• _PASSAGE PROVIDED_:
# # # # #

One of the things I often encounter when talking to shop owners or retailers is "we only do local honey.....and Manuka"

When I ask about why this is, I mostly get told that they want to support local beekeepers, local honey is good for hay fever and that everyone wants Manuka honey because it is good for you. 
Hmmmmmm, I feel that this picture is a little incomplete and a slightly wider perspective may be helpful.

Firstly, I am fully supportive of local beekeepers (I personally support five who are all local to within 20 kilometers of me) and that everything that promotes good Apiculture, bee populations and raw honey production is a GOOD THING. Owing to the mistakes of monoculture and industrial farming methods, we have manged to wipe out many of our pollinators through the use of insecticides and pesticides and have left the humble honeybee to shoulder the burden of pollination for us. A cursory look at a list of the foods honeybees pollinate for us reveals this amazing statistic.(According to the U.N. report, of the 100 crop species that supply 90 percent of the world's food, bees pollinate more than 70 percent ) 

So the next time you eat an orange, squeeze a lemon, eat an almond or peach, raspberry, beets, buckwheat, broad bean, avocado  or any of the staggering number of other foods on the shelf of your health food shop or supermarket, a honeybee somewhere in the world made that possible. We've often heard the quote attributed to Albert Einstein, that were the bees to disappear we would follow in four years. It does seem to have a ring of truth about it.( It is also shameful and alarming that the latest EU move to ban a certain class of systemic insecticide know as neonicotinoids shown to be demonstrably harmful to honeybees was blocked by the UK govt thanks to industry lobbying.  .. worth a whole post in its own right)

Last year was a tough year for honey producers. The inclement weather has made it very tough to produce honey and the added horror of massive environmental stresses is decimating honeybee populations. Last year the US had the smallest honey production year on record only 55,000 tonnes and record loss of bee populations.

# # # # #

• _EXTRACTED DATA_:

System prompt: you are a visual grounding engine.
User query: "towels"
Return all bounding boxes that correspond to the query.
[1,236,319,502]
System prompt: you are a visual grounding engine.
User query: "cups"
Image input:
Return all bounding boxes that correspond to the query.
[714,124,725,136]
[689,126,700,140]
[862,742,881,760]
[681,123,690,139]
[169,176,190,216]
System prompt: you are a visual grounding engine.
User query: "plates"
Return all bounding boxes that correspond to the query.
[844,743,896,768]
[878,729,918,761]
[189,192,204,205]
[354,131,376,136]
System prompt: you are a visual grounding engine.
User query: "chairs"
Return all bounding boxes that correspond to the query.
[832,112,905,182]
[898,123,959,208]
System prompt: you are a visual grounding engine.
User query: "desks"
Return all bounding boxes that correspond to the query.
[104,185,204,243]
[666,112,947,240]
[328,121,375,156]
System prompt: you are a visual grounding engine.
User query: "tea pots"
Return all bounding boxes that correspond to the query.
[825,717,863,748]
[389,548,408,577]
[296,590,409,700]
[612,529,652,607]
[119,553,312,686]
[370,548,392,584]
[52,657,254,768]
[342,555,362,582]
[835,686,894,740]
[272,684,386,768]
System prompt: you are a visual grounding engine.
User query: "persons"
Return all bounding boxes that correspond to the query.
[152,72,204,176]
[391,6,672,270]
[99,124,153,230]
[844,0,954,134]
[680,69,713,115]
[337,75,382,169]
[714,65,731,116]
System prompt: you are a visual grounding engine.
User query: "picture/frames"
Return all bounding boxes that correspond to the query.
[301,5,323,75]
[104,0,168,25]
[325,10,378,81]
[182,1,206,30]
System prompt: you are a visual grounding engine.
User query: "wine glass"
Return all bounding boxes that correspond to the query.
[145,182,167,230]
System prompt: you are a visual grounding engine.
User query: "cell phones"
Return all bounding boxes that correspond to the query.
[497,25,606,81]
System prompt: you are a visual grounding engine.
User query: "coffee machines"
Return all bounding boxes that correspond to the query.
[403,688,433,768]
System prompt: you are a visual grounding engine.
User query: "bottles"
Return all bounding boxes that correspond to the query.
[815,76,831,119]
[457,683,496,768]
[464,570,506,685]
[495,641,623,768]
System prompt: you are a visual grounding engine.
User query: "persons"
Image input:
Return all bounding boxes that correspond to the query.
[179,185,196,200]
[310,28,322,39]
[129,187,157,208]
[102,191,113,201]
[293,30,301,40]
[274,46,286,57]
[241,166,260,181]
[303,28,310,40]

# # # # #

• _GOAL 1_: Rewrite everything from "Hmmmmmm, I feel" down to "than 70 percent )" in the passage on local and Manuka honey, using "pollinating insects" in place of "pollinators".
• _GOAL 2_: Write the next part of the piece on local and Manuka honey, picking up after its final sentence.

• _TASK RESPONSE 1_:
Hmmmmmm, I feel that this picture is a little incomplete and a slightly wider perspective may be helpful.

Firstly, I am fully supportive of local beekeepers (I personally support five who are all local to within 20 kilometers of me) and that everything that promotes good Apiculture, bee populations and raw honey production is a GOOD THING. Owing to the mistakes of monoculture and industrial farming methods, we have manged to wipe out many of our pollinating insects through the use of insecticides and pesticides and have left the humble honeybee to shoulder the burden of pollination for us. A cursory look at a list of the foods honeybees pollinate for us reveals this amazing statistic.(According to the U.N. report, of the 100 crop species that supply 90 percent of the world's food, bees pollinate more than 70 percent )

• _TASK RESPONSE 2_:
Should we cut down food miles where possible ? Should we support local food producers and our local economies ? Of course we should, I doubt most people apart from the most rabid neo-liberal globalists would suggest otherwise. But How Local is the World we live in ? If we confine ourselves to eating and consuming only foods and products indigenous to our environment or country we might find that our diets get very, very simplified, (not to mention more expensive). We live in a massively interdependent world, we rely on fuel imports, food imports, financial imports, raw material imports, the list goes on and on. I think what I'm gently suggesting here is that we need our bee populations Everywhere to thrive and that there is no room for parochialism or ideology here.  So to buy sustainably produced Raw Honey from good beekeepers is a vital thing and to dismiss all honey which is neither local nor Manuka is not doing ourselves or food security any favours. Honey is the cash crop which allows beekeepers to keep bees. When we dismiss, our beautiful Iberian and Portuguese monofloral raw honeys because they are "not local"  we undermine our own food security. I think there's room for all us, in fact I'd venture to say we are all vital for the health and survival of each other.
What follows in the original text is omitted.